Anti-phage аntibody response in phage therapy against healthcare-associated infections (HAIs)
Patients and methods. Forty-two patients on prolonged mechanical ventilation in a neurological ICU were administered bacteriophage cocktail per os, including six patients repeatedly – from 3 to 5 courses. Anti-phage immunity was evaluated by ELISA before and after the treatment.
Results. Initially, from 87.5% of the patients’ samples A. baumannii, K. pneumoniae, P. aeruginosa were isolated. In the first courses of phage therapy, effective sanitation was proved in 54–62.5% of cases. Pharmacokinetic research assumed a systemic action of enteral forms of bacteriophages. Repeated courses of phage therapy with the same strains did not lead to a substantial eradication of pathogens. Anti-phage immunity after a single application of bacteriophage cocktail with a certain composition of strains was detected with ELISA by the presence of titer of specific IgG antibodies in the range of 1/16-1/4096 (no antibodies were present in patients who did not take the cocktail).
Conclusion. The effectiveness of a bacteriophage may be reduced if a patient is given a repeated treatment due to the formation of anti-phage antibodies.
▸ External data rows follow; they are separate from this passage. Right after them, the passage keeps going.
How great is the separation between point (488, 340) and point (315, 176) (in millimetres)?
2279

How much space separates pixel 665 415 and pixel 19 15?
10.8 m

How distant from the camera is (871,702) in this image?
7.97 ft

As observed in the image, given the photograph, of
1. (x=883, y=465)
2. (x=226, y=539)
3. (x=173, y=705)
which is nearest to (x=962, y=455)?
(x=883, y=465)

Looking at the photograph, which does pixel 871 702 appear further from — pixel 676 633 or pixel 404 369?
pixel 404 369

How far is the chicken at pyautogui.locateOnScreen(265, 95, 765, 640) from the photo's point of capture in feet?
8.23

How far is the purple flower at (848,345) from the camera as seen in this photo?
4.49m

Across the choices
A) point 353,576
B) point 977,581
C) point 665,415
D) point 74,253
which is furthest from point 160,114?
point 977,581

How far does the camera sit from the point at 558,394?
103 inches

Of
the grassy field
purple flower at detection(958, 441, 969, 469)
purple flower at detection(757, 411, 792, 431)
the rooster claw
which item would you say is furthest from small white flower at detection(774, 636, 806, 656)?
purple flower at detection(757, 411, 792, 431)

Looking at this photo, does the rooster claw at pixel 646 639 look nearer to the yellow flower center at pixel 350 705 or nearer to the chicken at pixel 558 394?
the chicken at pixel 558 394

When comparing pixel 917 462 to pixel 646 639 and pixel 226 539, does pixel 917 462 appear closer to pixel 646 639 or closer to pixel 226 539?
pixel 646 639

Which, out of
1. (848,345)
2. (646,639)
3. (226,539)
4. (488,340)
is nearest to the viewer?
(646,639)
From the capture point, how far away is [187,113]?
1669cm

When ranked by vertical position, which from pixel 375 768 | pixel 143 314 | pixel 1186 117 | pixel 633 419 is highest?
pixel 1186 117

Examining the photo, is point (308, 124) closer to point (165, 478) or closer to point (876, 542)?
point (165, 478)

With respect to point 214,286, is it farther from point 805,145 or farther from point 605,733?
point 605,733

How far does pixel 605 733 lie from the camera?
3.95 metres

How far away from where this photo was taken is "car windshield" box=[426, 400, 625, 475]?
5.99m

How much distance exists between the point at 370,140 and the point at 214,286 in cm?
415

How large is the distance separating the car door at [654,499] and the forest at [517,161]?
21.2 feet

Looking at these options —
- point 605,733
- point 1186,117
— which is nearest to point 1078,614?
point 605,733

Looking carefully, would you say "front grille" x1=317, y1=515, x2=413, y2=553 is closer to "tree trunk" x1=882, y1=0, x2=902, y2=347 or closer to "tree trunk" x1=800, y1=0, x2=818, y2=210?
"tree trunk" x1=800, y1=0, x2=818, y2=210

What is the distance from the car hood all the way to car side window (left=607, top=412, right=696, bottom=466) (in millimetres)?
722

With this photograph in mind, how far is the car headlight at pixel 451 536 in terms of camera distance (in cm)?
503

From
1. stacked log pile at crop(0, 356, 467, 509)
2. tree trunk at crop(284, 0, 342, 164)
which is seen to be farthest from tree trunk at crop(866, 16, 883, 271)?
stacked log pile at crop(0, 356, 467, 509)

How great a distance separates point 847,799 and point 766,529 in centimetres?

In order to retain performance of phage therapy, a change in the composition of strains in the phage cocktail is necessary.
Key words: bacteriophages, HAIs, antibiotic resistance, humoral immune response, anti-phage antibodies.
For citation: Bochkareva S.S., Aleshkin A.V., Ershova O.N., Novikova L.I., Karaulov A.V., Kiseleva I.A., Zul’karneev E.R., Rubal’skiy E.O., Zeigarnik M.V. Anti-phage аntibody response in phage therapy against healthcare-associated infections (HAIs). Infekc. bolezni (Infectious diseases). 2017; 15(1): 35–40.